Буковски. Меньше, чем ничто | страница 72



Понятие гения как некий предел романтического опыта означает стремительное погружение творца в солипсизм. Гений находит законы в себе, но внешний мир как-то обязан согласовываться с этими законами. Вопрос: откуда они, согласованные с внешней действительностью, взялись внутри гения? Кто их туда положил? И не верно ли предположить, что гений, разросшийся до пределов Вселенной, не более чем пустое место, в котором – по некоторой случайности – должны раскрываться общезначимые истины?..

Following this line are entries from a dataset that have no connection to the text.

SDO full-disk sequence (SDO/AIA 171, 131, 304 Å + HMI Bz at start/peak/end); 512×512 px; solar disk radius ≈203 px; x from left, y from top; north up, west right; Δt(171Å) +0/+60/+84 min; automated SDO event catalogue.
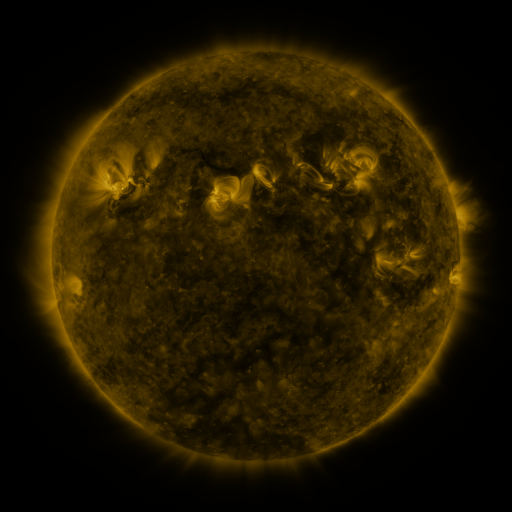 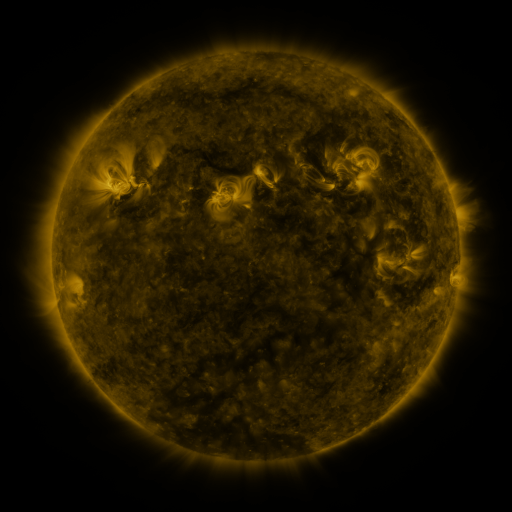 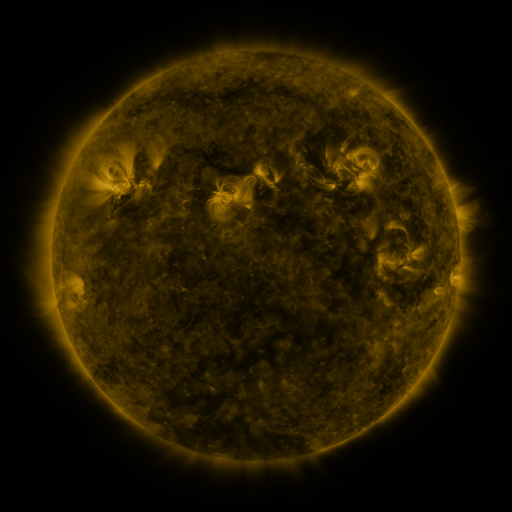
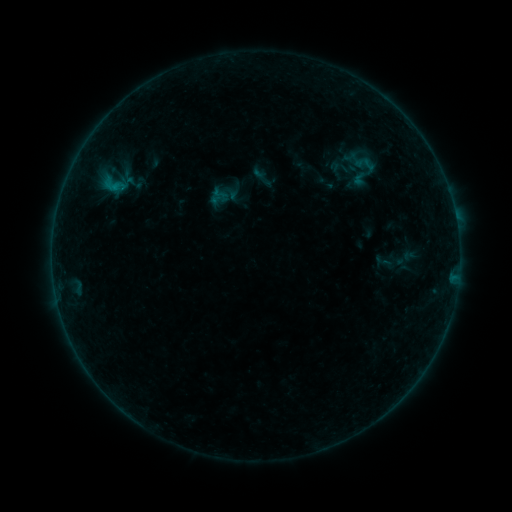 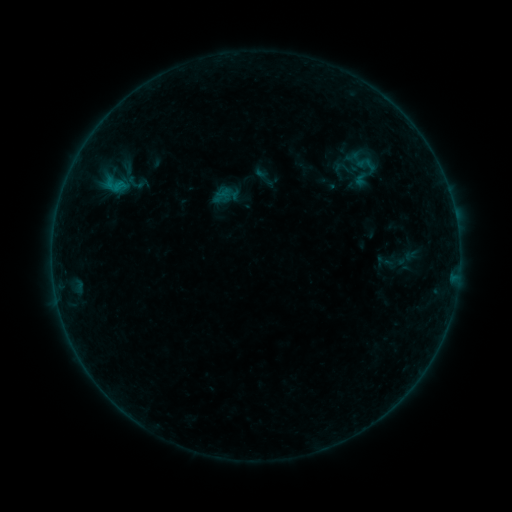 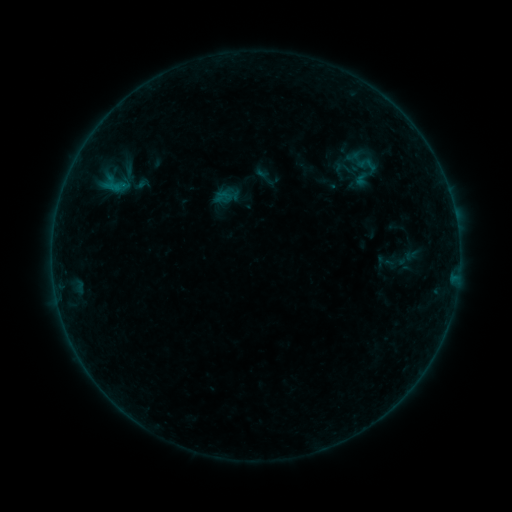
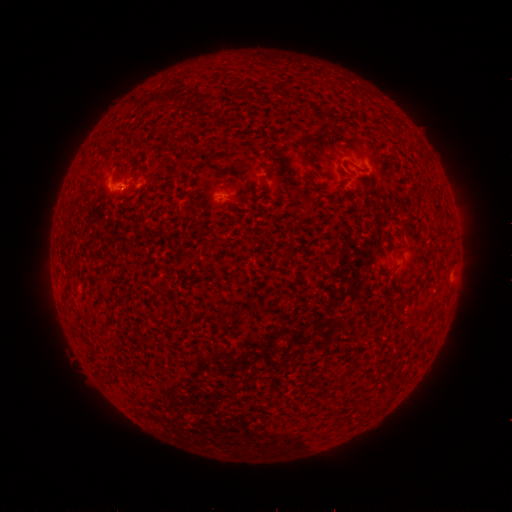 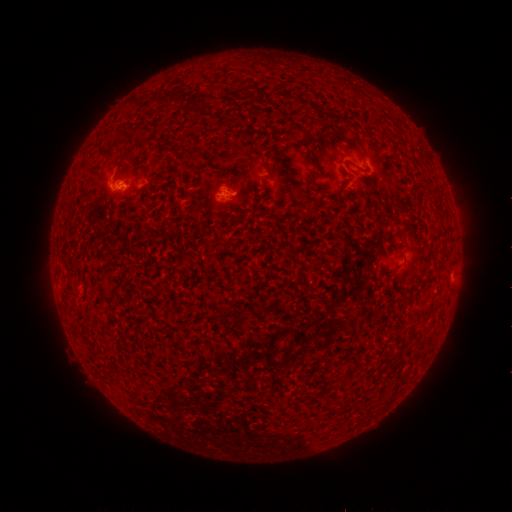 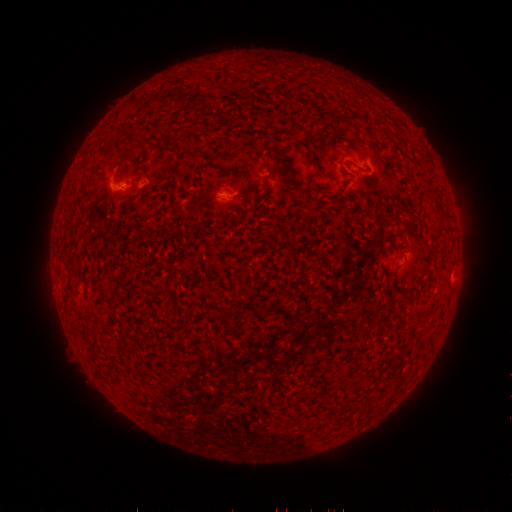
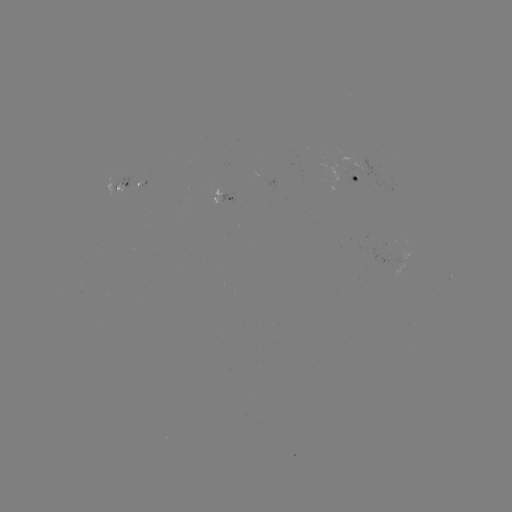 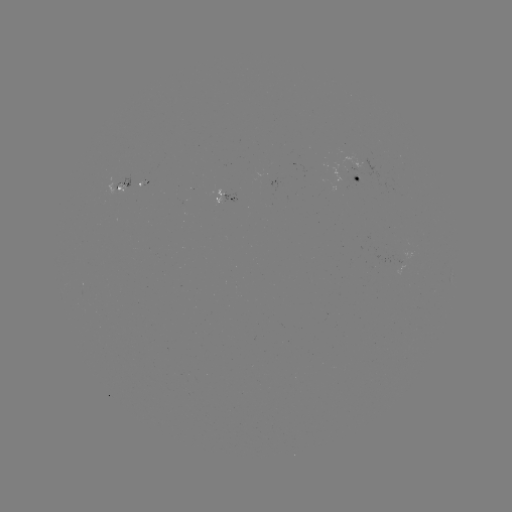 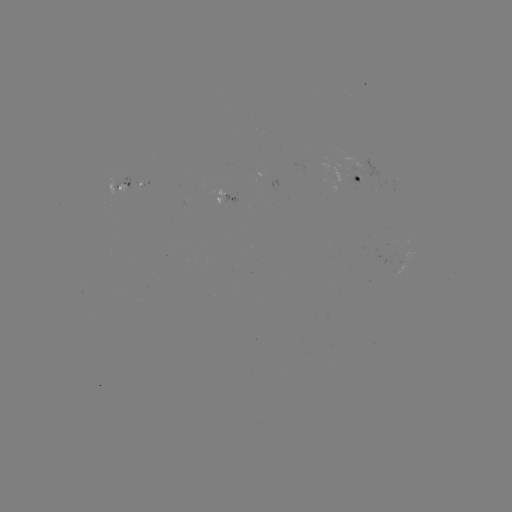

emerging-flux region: (349, 175, 361, 185)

И правда, мощный романтический пафос скрывает в себе куда больше проблем, чем он способен распутать. Гегель хорошо это понимал, снимая индивидуальное во всеобщем. Какое еще содержание можно присвоить индивидуальности, если оно не будет в том числе всеобщим? Руки, ноги и голова есть у всех людей. Романтик пользуется языком, который не он создает, язык этот общий для всех. Формы романтического выражения должны быть видны и понятны окружающим, значит, должны содержать в себе потенцию всеобщего. Поразительно, но от крайнего частного до крайнего общего один шаг. Утверждая, что истинен лишь индивид, а следом – что истинно только всеобщее, мы будто бы говорим об одном и том же.

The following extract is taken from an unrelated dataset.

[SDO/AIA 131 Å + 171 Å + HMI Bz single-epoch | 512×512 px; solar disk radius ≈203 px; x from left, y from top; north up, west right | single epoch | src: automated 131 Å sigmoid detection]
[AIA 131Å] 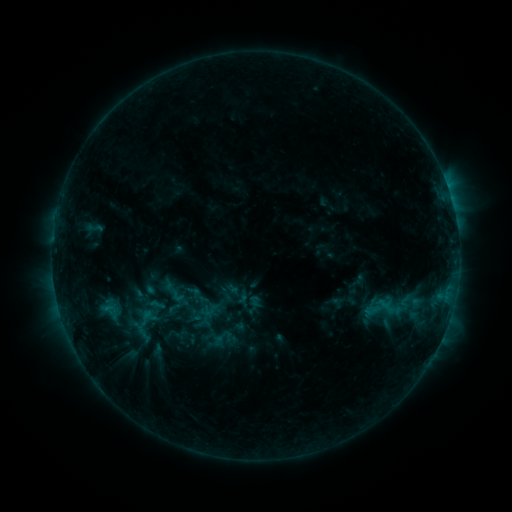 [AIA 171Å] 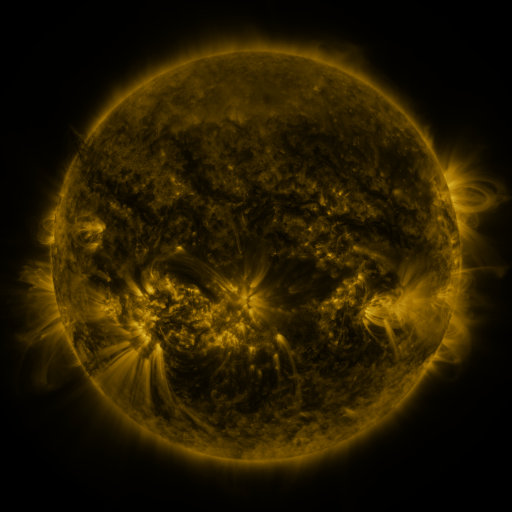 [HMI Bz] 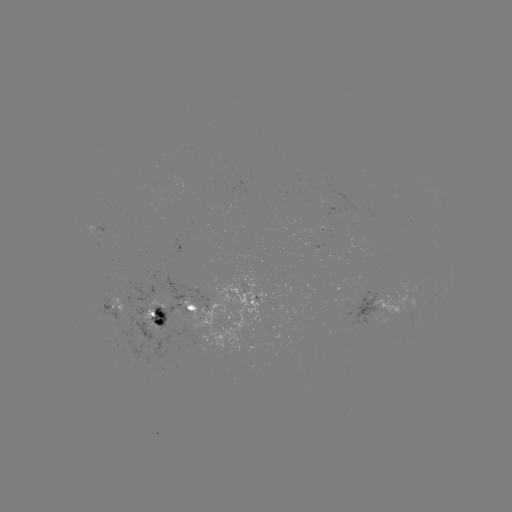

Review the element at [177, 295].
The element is sigmoid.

Это скандал, и громы его слышны до сих пор. Порою мыслителей заносит в самые крайности, и они возобновляют бунт частного или всеобщего. Неистовый Штирнер бьет себя в грудь и заявляет, что нет ничего, кроме его солипсистского «Я», его юношеский приятель Маркс парирует тем, что всё содержание «Я» – это продукт общественных, то есть попросту общих, отношений. Каждый предельно озлоблен и убежден в своей правоте. На чью сторону встать? Или, может быть, лучше остаться на месте и посмотреть, в каких формах идет, до сих пор продолжается этот спор? Пожалуй, полезнее сохранить голову в холоде и занять здесь позицию наблюдателя.

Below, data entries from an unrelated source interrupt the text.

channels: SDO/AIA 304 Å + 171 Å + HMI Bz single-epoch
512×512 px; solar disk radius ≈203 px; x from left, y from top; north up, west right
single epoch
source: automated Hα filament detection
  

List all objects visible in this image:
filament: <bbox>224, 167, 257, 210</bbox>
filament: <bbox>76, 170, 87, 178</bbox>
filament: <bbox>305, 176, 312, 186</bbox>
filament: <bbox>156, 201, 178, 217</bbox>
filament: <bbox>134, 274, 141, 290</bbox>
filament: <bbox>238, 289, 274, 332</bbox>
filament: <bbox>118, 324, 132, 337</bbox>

В этой, конечно, эскизной исторической перспективе я хочу рассмотреть специфический опыт авторской субъективности, открывающей в литературе возможности для сотворения своей собственной жизни. Возможности эти выходят на первый план только тогда, когда будет проделана романтическая по сути своей операция по присвоению художником собственного произведения – и в нем уже целого мира.

Для этого мне потребуется провести дополнительное различение между субъективацией, о которой мы только что говорили, указывая на различные места и функции художника в его историческом контексте, и тем, что я назову субъектификацией.